(ЗАДАНИЕ 1) Согласно тексту о педагогике, в чьем предисловии и к какой книге приводится свидетельство о взгляде Э. В. Ильенкова на роль педагогики?
(ЗАДАНИЕ 2) Продолжите текст о педагогике и философии в становлении личности, начав сразу после его последнего предложения.

(ИСХОДНЫЙ ТЕКСТ)
##########

В "производстве" человека педагогика, конечно, занимает особое место. Э. В. Ильенков, по свидетельству А. Новохатько в предисловии к книге "Философия и культура" (М., 1991), педагогике в будущем отводит важнейшую роль - и это понятно, потому что именно эта форма деятельности непосредственно связана с "производством" человека, с формированием свободной, универсально развитой личности, не измеряемой никаким "заранее заданным масштабом" (К. Маркс). Личность как самоцель истории в педагогике становится прямой и ясно осознанной целью особенной формы деятельности, превращающей всеобщее содержание исторической культуры в форму единичного бытия.

стр. 84

Педагогический момент, разумеется, несет в себе любая форма деятельности, поскольку она являет собой общественно-коллективный процесс. Школа очищает и концентрирует в своей деятельности суть общественных отношений, и с этой стороны рассматривая сегодняшнюю ситуацию в образовании, нельзя не заметить тех страшных противоречий, в которых находится педагогика: противоречия общественных отношений явно или неявно проявляются в бытии школьно-образовательной действительности. А коль скоро личностная форма бытия всегда связана с истиной, то понятно, сколь актуальной тут и теперь каждый раз оказывается проблема истины, способы ее постижения и удержания. Истины как принципа субъективного отношения к социально-исторической действительности, внутри которой живет и школа, и ученик. Как тут школа может обойтись без философии? Но сколь же школа будет глупа, если эту философию она предложит ученику в качестве учебного предмета!

Философия - это ведь не только форма теоретического самосознания человечества, но и внутренняя форма самосознающего свободного личностного бытия. Это осмысление, совсем не обязательно сознательное, тех принципов, которыми живет каждое Я, которыми оно связано с собственными человеческими субстанциальными основаниями, с одной стороны, и наличным миром бытия, с другой. Внимание Я к своим основаниям легко обнаруживает противоречивость их принципов. И если школа не научит их, эти противоречия, разрешать, если не даст способности этого разрешения, трагедия развивается в диапазоне от самоубийства до пещеры религиозного бытия. Внутри - индифферентная форма приспособления к наличному бытию с вырождением в безликость, с пошло-негативными следствиями обыденной жизни, с которыми борются полисмены и школьные учителя и родители, но которые они же одновременно утверждают и консервируют, формируя безликий тип человека, правильно приспособленный к наличным формам социальной действительности. Это называют социализацией.

##########

(НАБОР ДАННЫХ)

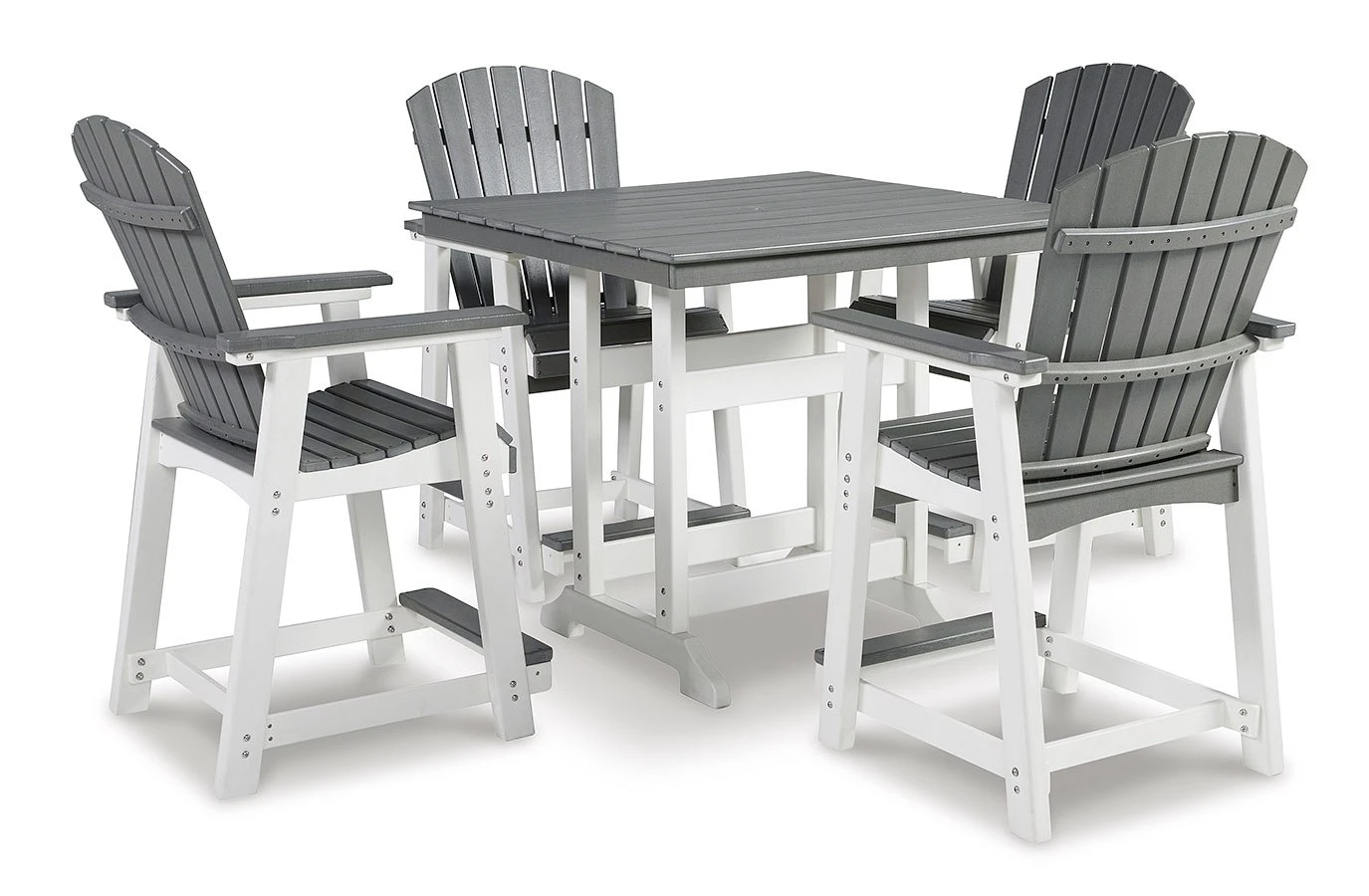 Transville Outdoor Square Counter Height Dining Set 12 Transville Outdoor Square Counter Height Dining Set - Image 12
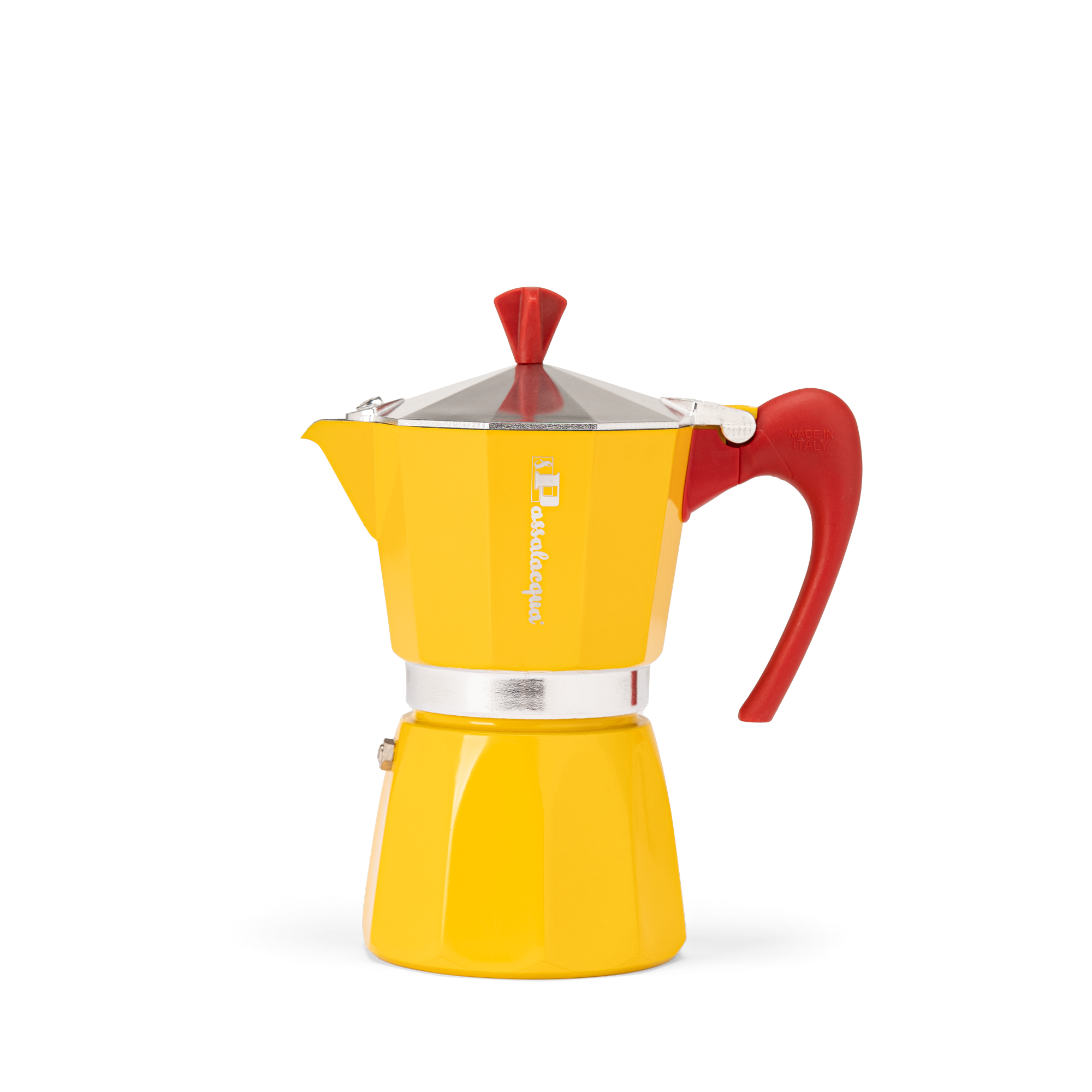 Passalacqua Moka Kanne 3 Tassen gelb Herd Espressokanne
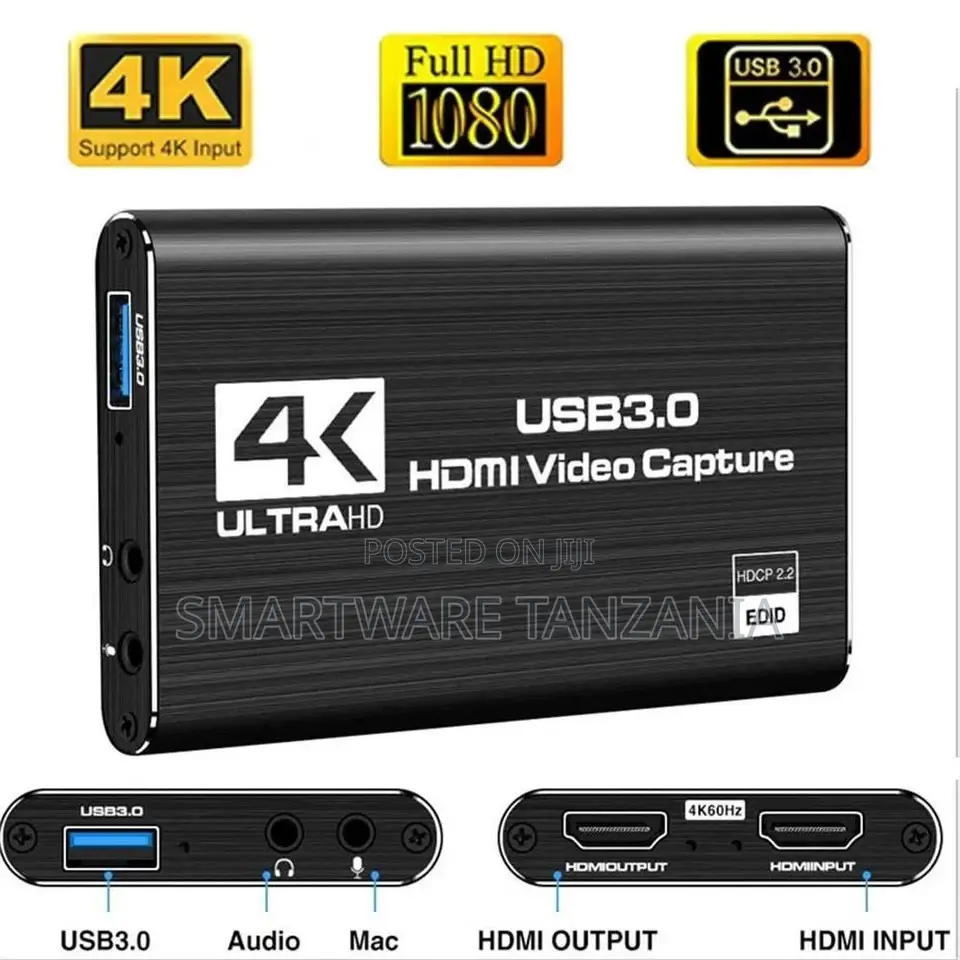 Usb3.0 to Hdmi Video Capture Card Full Hd 1080p Adapter Box Set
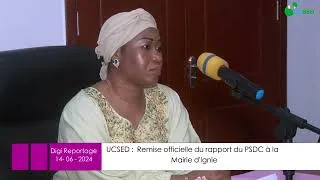 Miniature : Ceréremonie de la remise officielle du rapport du PCD-SEHA à la Mairie d'Ignié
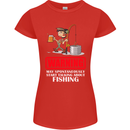 Start Talking About Fishing Funny Fisherman Womens Petite Cut T-Shirt Red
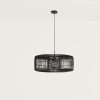 C1010+1160 Lámpara de techo diseño moderno HEDULA acero y médula color negro 2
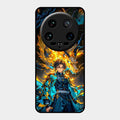Fire Soul Tanjiro Glass Case Cover For Xiaomi 14 Ultra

##########

(ОТВЕТ 1) В предисловии А. Новохатько к книге «Философия и культура» (М., 1991).

(ОТВЕТ 2)
Всеобщую форму, которую философия с самого начала делала предметом своего анализа, ученик должен извлечь из данного ему материала, иначе говоря, так его преобразовать, чтобы эта форма реально, в его деятельности, себя обнаружила. Но обнаружила как движение в особенном материале. И одновременно как способ логического разворачивания этого особенного содержания. Как постижение конкретного. То есть внутренне сращенного множества определений, характеристик, даваемых одновременно в его всеобще-логических и чувственно-образных формах.

В этой познавательной процедуре само преобразование становится формой деятельности ученика, через которую он схватывает сущность и которая становится формой, способом бытия его знания. Поэтому задача познания в педагогических условиях обязывает с самого начала преобразовывать предмет так, чтобы он выражал всеобщую логическую форму, форму понятия как свернутого способа развернутого в объективном времени бытия предмета от его возникновения до завершения. Мысль должна начинаться с того же, с чего начинается вещь.

А это требует специальной постановки проблемы начала. Ясно, что это философская проблема, но разве ребенок ее не ставит? А она всякий раз актуализируется: и как мировоззренческая, и как логическая, и как практически-смысловая. Казалось бы, школа и должна была бы проблематизировать этот контекст, чтобы сознательное мышление сделать отчетливым и последовательным. Чтобы именно здесь стихийную философию школьника исполнить историческим философским умом.

В осмыслении фундаментальных принципов человеческого бытия педагогика не может обходиться пустыми фразами о формах человеческого мышления, почерпнутых из учебников по философии, рассказами о "деяниях" великих философов, о связи всеобщего культурно-исторического содержания с единичным его воплощением, если сама не отдает отчета в строгом логическом содержании этих категорий. Ибо в педагогике весь состав всеобщих культурно-исторических форм, от логических до субъективно-психологических, входит в осмысленное содержание деятельности педагога. Иначе говоря, это содержание должно быть выражено в мышлении, в его логически-развернутой форме (развернутом предметном содержании), и в педагогическом процессе свернуто в качестве

стр. 85

способности ученика. Нет на полюсе учителя этой способности, не будет ее и на полюсе ученика.

Формальная логика, на которую опирается сознательная деятельность педагога, эту проблему принципиально решить не может. Поэтому сознание педагога без понимания диалектики всеобщего, особенного и единичного, без понимания момента тождественности этих категорий, не может адекватно решить ни одной серьезной педагогической проблемы. И дидактика, и методика веками ищут связи всеобщего и единичного, конструируют схемы переноса одного содержания на другое, но найти адекватного способа формирования ума толком никак не могут.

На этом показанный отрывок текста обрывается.